Dans Casque
d’or (1952), Marie (Simone Signoret) et Georges Manda (Serge Reggiani)
incarnent deux amants dont la trajectoire amoureuse, innocente et tragique
illumine le Paris de la Belle Époque : elle est une prostituée du quartier
de Belleville, et lui, un ancien truand voulant fuir son passé et cherchant par
tous les moyens à s’acheter une bonne conduite. Au cours d’une déambulation
amoureuse dans la capitale, Marie entraîne son amant vers une église dans laquelle
est célébré un mariage. Soudain, le temps s’arrête un court instant. Alors que
résonne un cantique, la caméra fige le couple dans une émotion partagée. Dans
le rôle-titre, Marie n’a jamais aussi bien mérité son surnom de « casque d’or »
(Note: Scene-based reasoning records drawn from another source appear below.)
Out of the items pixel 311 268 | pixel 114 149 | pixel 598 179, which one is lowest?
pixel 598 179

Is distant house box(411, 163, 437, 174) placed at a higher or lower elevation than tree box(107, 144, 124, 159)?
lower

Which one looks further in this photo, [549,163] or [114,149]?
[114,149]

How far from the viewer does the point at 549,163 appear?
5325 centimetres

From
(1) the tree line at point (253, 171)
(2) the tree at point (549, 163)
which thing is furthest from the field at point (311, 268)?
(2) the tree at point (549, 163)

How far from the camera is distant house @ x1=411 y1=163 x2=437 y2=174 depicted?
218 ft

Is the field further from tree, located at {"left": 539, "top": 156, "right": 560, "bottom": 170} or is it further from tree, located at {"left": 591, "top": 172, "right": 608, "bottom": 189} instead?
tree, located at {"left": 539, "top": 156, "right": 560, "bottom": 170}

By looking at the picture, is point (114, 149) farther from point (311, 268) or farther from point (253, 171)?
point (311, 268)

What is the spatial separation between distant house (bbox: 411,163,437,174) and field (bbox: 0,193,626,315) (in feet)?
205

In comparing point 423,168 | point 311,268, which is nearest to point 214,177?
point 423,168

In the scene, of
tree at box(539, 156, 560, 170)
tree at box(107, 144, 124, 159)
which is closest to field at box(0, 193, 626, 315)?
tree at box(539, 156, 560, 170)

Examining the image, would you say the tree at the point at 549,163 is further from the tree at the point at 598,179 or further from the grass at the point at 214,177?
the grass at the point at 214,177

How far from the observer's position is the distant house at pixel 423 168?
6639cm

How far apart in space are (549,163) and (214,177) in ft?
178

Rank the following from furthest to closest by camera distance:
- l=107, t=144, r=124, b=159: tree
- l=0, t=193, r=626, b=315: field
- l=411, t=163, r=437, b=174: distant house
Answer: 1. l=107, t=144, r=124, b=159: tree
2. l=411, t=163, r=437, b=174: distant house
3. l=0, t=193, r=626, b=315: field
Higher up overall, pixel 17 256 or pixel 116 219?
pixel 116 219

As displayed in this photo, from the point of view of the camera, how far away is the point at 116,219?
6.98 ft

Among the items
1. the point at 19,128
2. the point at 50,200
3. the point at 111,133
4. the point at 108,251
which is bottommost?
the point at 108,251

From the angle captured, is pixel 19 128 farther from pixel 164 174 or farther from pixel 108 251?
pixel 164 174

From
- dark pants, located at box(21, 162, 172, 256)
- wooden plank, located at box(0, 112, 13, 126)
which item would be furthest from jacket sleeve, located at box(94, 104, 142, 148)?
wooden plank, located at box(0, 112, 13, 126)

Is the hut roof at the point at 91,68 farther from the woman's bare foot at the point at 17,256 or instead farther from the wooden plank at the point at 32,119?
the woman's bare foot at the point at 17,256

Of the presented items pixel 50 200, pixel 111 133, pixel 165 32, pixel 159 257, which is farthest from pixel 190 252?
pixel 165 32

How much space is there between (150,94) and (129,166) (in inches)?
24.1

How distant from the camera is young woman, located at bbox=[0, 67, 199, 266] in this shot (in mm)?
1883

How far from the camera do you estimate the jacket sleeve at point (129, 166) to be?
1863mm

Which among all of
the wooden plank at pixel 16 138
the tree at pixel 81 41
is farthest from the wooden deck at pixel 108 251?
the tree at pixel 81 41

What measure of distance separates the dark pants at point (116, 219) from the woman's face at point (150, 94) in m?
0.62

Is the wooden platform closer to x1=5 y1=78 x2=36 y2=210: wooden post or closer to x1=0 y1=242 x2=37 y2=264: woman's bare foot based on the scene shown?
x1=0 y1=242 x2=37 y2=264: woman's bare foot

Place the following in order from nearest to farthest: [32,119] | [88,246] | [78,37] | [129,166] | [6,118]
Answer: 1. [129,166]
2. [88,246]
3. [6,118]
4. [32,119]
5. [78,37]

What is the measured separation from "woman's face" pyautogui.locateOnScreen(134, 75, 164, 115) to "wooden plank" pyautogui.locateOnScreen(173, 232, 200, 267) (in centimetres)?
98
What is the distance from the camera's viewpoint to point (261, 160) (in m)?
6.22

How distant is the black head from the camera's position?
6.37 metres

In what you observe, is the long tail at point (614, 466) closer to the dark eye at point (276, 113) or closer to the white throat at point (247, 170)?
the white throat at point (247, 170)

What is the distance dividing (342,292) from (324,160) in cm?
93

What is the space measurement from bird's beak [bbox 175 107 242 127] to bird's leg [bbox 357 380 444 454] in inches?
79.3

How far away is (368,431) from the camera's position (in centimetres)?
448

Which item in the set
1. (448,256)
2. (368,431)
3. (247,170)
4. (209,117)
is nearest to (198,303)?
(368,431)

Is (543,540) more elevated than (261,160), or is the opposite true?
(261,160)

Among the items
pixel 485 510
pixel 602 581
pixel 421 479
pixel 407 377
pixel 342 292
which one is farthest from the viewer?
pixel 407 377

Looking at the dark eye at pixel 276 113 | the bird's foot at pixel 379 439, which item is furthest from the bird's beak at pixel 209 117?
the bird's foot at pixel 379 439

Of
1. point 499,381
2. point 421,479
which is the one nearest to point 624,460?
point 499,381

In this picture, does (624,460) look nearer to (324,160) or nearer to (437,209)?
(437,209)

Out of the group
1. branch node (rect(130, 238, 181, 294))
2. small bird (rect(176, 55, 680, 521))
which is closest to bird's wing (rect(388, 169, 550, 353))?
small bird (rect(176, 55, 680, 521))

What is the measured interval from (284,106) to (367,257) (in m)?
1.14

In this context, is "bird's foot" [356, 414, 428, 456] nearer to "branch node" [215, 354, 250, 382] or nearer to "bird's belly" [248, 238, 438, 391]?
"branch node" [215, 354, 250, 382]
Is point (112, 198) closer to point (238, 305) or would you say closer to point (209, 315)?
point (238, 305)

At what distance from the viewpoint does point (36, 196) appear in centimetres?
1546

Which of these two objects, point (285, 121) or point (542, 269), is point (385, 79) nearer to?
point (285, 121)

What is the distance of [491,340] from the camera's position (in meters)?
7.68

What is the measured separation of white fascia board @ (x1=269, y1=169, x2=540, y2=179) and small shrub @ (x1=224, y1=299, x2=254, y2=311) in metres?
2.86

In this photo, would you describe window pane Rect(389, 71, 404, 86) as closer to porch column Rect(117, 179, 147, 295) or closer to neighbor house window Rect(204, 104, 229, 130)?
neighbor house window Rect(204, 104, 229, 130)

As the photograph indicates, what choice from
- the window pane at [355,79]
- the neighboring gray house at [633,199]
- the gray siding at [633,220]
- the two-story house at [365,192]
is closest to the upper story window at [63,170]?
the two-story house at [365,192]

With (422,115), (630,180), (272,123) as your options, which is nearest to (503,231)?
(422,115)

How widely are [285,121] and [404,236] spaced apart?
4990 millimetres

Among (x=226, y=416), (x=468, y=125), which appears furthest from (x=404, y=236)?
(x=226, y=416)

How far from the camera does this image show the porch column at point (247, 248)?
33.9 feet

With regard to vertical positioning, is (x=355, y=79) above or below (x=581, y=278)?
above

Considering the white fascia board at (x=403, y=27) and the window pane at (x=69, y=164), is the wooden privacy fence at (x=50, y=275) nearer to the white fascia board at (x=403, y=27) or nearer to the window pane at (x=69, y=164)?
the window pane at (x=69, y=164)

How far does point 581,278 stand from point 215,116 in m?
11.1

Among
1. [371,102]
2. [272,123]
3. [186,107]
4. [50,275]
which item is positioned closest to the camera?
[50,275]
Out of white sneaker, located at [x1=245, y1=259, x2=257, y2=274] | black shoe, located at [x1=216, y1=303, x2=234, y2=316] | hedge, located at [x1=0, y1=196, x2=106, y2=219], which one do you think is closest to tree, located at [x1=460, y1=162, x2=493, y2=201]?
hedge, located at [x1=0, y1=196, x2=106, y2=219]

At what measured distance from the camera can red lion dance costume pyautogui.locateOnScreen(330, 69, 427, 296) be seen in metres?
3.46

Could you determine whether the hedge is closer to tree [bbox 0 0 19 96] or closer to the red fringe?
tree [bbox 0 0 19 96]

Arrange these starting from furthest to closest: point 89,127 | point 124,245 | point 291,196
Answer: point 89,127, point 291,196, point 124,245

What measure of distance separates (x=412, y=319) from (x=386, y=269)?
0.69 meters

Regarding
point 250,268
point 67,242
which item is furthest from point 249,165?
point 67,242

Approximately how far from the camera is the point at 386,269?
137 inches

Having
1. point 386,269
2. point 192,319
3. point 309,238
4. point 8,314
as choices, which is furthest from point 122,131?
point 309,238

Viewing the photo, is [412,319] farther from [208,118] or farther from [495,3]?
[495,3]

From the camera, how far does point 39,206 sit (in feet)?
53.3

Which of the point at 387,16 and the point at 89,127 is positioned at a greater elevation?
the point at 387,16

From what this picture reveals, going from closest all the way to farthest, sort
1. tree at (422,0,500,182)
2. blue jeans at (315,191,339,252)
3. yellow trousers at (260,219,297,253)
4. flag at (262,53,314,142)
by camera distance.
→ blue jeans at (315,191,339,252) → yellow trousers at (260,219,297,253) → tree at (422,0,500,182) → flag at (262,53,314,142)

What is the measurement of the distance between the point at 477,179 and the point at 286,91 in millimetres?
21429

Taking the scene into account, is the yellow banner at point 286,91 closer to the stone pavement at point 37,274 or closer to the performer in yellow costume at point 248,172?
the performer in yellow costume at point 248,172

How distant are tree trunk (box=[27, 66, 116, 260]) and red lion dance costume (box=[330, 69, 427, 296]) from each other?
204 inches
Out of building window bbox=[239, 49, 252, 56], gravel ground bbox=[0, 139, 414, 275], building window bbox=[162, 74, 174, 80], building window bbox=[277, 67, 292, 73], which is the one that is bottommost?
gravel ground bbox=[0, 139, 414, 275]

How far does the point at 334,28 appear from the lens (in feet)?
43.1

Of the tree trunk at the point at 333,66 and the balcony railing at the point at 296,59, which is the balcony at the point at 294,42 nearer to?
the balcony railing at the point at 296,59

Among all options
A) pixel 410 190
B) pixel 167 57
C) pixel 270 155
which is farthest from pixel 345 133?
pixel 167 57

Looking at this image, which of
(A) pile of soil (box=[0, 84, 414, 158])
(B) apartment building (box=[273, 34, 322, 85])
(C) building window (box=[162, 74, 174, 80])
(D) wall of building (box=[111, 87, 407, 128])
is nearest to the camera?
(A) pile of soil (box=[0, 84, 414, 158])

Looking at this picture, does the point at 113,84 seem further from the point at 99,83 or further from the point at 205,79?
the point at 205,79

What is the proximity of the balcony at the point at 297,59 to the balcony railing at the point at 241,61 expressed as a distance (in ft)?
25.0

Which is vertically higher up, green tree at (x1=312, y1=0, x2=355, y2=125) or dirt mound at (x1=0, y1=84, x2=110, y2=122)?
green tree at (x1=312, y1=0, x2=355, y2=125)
qu’à ce moment : par l’entrebâillement du portail, la lumière du jour
éclaire le haut de sa tête pour former un halo lumineux mettant en évidence le
visage radieux de cette femme qui veut vivre son amour en toute liberté, à une
époque où les conventions corsètent la vie privée et publique des femmes. Sa
chevelure blonde irradie toute la scène d’une lueur incandescente. Le châle
qu’elle a rabattu sur sa tête encadre son visage dont les contours dessinent
une douceur et un espoir étourdissant, pour un futur forcément radieux. Son
sourire esquissé et ses yeux brillants en disent long sur sa rêverie et sa
sincérité dans les sentiments qu’elle éprouve pour Manda. Revêtu d’une veste
noire, ce dernier, les cheveux courts en opposition à la chevelure abondante
que l’on devine chez Marie, un mouchoir de toile noué autour du cou et sa
casquette à la main, semble envahi, lui, par une tristesse contrastant
radicalement avec le rayonnement de Marie. Une fêlure intérieure se lit sur ce
visage dont les yeux aux paupières tombantes et le sourire timide et emprunté
révèlent un trouble existentiel, un romantisme noir qui le ramènent sans cesse
à son passé tumultueux de voyou. Devenu charpentier, il cherche à se consumer
dans cette relation, mais reste vulnérable et soumis à un fatum qui plane sur
lui, l’empêchant de goûter pleinement à cet amour. Le caractère prédestiné du
personnage, la mort qui rôde comme un prédateur (il a tué au couteau dans un duel nocturne
le souteneur de Marie) font peser sur le couple une aura tragique qui renvoie à
l’univers des films de Julien Duvivier dans lesquels l’aspiration des
protagonistes (acquérir une guinguette au bord de la Seine pour cinq anciens
chômeurs ayant gagné à la loterie nationale dans La Belle Équipe, rejoindre Paris pour un malfrat réfugié dans la
Casbah d’Alger dans Pépé le Moko, vivre
un bonheur intense auprès d’une femme pour le misanthrope Monsieur Hire dans Panique), se heurte systématiquement à
l’impossibilité de vivre un rêve
inaccessible et à l’incapacité de prévenir l’inéluctable.